Rep. Bass Calls Death of Fidel Castro "Great Loss"

Fidel Castro, Dictator of Cuba, died last Friday after over 50 years of death and destruction of Cuba. On Monday Culver City Congresswoman Karen Bass issued the following statement from her Washington D.C. office regarding the passing of Fidel Castro.

“As Cuba begins nine days of mourning, I wish to express my condolences to the Cuban people and the family of Fidel Castro. The passing of the Comandante en Jefe is a great loss to the people of Cuba. I hope together our two nations will continue on the new path of support and collaboration with one another and continue in the new direction of diplomacy.”

The late Gus Prado, a Culver City business owner who died in 2015 was born in Havana, Cuba in 1941. He immigrated to the United States in 1960 shortly after Castro seized power in Cuba. He was a staunch opponent of the Castro regime and a loyal, patriotic United States citizen.

He owned Prado Signs in downtown Culver City which he sold over a decade ago.

He served as President of the Culver City Chamber of Commerce, the Culver City Lions Club and of Club 25 of Los Angeles, a Cuban-American club. He was appointed by then Gov. George Deukmejian to serve on the state Advisory Council on Refugee Assistance and Services.

Today would be a day he would celebrate.

Many local residents and business owners in Culver City are of Cuban descent.

Cuba in 1959 was a prosperous country that Castro sent into poverty. For many years the regime was propped up financial by the former Soviet Union.

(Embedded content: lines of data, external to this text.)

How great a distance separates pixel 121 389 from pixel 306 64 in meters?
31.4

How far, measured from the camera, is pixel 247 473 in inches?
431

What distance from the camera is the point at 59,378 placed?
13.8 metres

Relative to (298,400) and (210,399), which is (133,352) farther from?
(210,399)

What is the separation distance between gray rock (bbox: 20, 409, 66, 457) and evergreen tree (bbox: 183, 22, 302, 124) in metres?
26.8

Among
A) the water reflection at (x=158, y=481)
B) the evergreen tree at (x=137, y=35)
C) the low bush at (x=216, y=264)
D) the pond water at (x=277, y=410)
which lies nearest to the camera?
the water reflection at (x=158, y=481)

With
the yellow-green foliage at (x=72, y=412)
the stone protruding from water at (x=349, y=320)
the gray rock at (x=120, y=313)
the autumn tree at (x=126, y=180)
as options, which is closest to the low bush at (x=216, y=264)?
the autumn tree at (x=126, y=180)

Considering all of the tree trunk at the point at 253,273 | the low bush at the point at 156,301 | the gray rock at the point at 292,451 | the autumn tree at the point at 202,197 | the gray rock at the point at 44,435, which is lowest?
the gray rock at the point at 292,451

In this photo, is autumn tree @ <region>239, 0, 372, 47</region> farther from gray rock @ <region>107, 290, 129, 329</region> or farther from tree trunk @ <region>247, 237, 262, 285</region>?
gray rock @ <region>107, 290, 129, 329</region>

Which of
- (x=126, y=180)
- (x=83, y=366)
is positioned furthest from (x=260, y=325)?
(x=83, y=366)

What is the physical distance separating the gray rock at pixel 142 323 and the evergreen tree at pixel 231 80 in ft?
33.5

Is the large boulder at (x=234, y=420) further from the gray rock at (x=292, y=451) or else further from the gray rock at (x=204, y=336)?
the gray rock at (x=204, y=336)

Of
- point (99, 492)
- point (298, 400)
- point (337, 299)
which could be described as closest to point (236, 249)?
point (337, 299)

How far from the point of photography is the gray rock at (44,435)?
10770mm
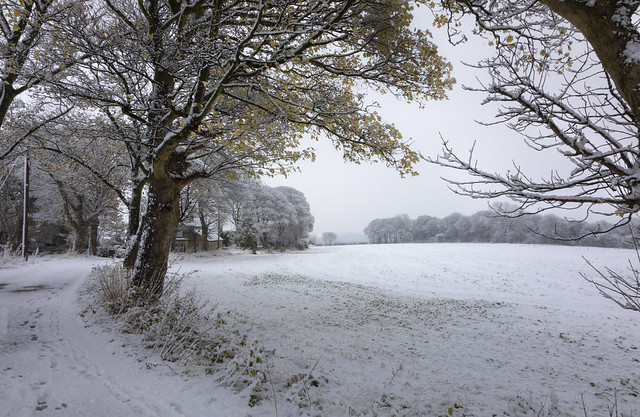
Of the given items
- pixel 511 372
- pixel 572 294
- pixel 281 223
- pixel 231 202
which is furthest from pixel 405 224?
pixel 511 372

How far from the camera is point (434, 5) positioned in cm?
479

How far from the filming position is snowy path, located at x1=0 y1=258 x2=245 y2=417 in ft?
9.09

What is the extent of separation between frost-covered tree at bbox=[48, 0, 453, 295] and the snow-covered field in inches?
84.8

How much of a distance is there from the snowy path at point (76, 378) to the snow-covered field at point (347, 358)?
2cm

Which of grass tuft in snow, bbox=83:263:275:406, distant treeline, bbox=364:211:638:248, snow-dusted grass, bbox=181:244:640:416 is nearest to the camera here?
grass tuft in snow, bbox=83:263:275:406

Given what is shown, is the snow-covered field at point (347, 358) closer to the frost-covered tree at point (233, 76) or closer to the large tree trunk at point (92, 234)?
the frost-covered tree at point (233, 76)

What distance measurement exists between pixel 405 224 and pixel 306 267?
59.9 metres

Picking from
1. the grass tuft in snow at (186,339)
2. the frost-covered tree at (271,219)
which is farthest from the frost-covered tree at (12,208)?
the grass tuft in snow at (186,339)

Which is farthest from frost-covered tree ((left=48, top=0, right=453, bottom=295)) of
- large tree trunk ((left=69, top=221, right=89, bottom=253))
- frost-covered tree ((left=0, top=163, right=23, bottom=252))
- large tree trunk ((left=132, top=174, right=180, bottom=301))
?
frost-covered tree ((left=0, top=163, right=23, bottom=252))

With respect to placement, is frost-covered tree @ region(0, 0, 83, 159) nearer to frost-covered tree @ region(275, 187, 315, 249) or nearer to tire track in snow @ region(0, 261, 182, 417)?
tire track in snow @ region(0, 261, 182, 417)

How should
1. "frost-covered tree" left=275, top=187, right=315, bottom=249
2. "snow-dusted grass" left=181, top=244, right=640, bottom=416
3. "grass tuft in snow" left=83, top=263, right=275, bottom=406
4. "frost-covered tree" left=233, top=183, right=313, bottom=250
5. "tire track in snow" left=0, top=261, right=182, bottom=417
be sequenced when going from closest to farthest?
1. "tire track in snow" left=0, top=261, right=182, bottom=417
2. "grass tuft in snow" left=83, top=263, right=275, bottom=406
3. "snow-dusted grass" left=181, top=244, right=640, bottom=416
4. "frost-covered tree" left=233, top=183, right=313, bottom=250
5. "frost-covered tree" left=275, top=187, right=315, bottom=249

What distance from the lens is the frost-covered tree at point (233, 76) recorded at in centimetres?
505

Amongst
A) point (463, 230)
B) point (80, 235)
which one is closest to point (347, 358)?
point (80, 235)

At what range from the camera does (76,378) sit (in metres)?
3.31
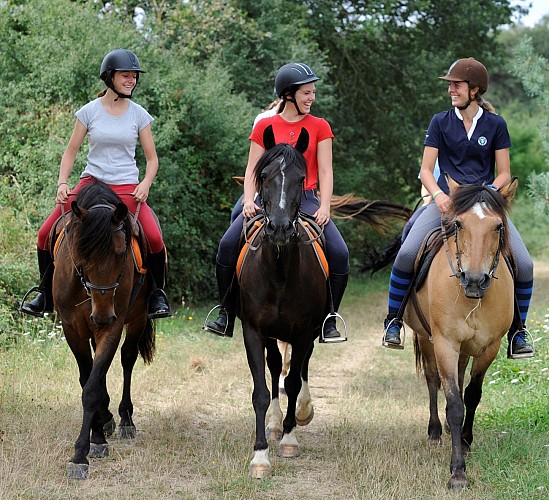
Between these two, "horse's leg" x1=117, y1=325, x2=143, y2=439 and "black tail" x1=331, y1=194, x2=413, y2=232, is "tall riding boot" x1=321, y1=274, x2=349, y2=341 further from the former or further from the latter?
"black tail" x1=331, y1=194, x2=413, y2=232

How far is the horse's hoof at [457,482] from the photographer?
5.69m

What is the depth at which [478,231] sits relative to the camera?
578cm

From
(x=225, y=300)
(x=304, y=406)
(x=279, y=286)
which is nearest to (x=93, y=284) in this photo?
(x=225, y=300)

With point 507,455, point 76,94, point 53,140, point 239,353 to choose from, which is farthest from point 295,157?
point 76,94

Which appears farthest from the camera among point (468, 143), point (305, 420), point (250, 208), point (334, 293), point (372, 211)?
point (372, 211)

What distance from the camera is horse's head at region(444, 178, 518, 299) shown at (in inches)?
226

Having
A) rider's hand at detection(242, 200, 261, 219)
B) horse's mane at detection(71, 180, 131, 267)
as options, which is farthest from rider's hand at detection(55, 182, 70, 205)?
rider's hand at detection(242, 200, 261, 219)

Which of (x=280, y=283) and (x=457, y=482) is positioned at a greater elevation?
(x=280, y=283)

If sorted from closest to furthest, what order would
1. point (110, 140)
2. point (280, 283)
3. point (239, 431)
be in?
1. point (280, 283)
2. point (110, 140)
3. point (239, 431)

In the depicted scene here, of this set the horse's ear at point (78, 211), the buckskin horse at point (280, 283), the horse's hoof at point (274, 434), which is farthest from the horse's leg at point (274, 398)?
the horse's ear at point (78, 211)

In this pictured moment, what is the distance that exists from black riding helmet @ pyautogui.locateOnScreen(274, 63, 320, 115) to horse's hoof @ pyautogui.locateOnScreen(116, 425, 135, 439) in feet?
10.0

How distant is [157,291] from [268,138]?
1.89m

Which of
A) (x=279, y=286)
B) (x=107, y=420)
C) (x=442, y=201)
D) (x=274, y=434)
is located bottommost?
(x=274, y=434)

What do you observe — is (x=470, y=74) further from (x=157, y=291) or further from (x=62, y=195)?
(x=62, y=195)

More people immigrated to Cuba than left the small island nation before Castro overthrew the Batista regime. Following the revolution, mass murder, torture and imprisonment reached virtually every family on the island. He filmed executions long before ISIS was ever born. He exported terror around the world especially to Central and South America.

According to published reports over 100,000 Cubans died through executions, machine gunnings, torture and drowning, while another 500,000 have passed through Castro’s prisons.

Castro also recommended a “First Strike Nuclear Attack” to Soviet leader Nikita Khrushchev on the Unites States in October 1962 during the “Cuban Missile Crisis” when the Soviets placed nuclear missiles on Cuba a mere 90 miles for Florida.

It’s not surprising that thousands of Cuban refugees were dancing in the streets celebrating the death of Castro. Those in Cuba were not free to express themselves for fear of death or imprisonment.

The following is individual atrocities according to fathwire.com:

“Fusilado (firing squad execution) it says below the name– one word, but for most visitors to the Cuban Memorial a word loaded with traumatizing flashbacks.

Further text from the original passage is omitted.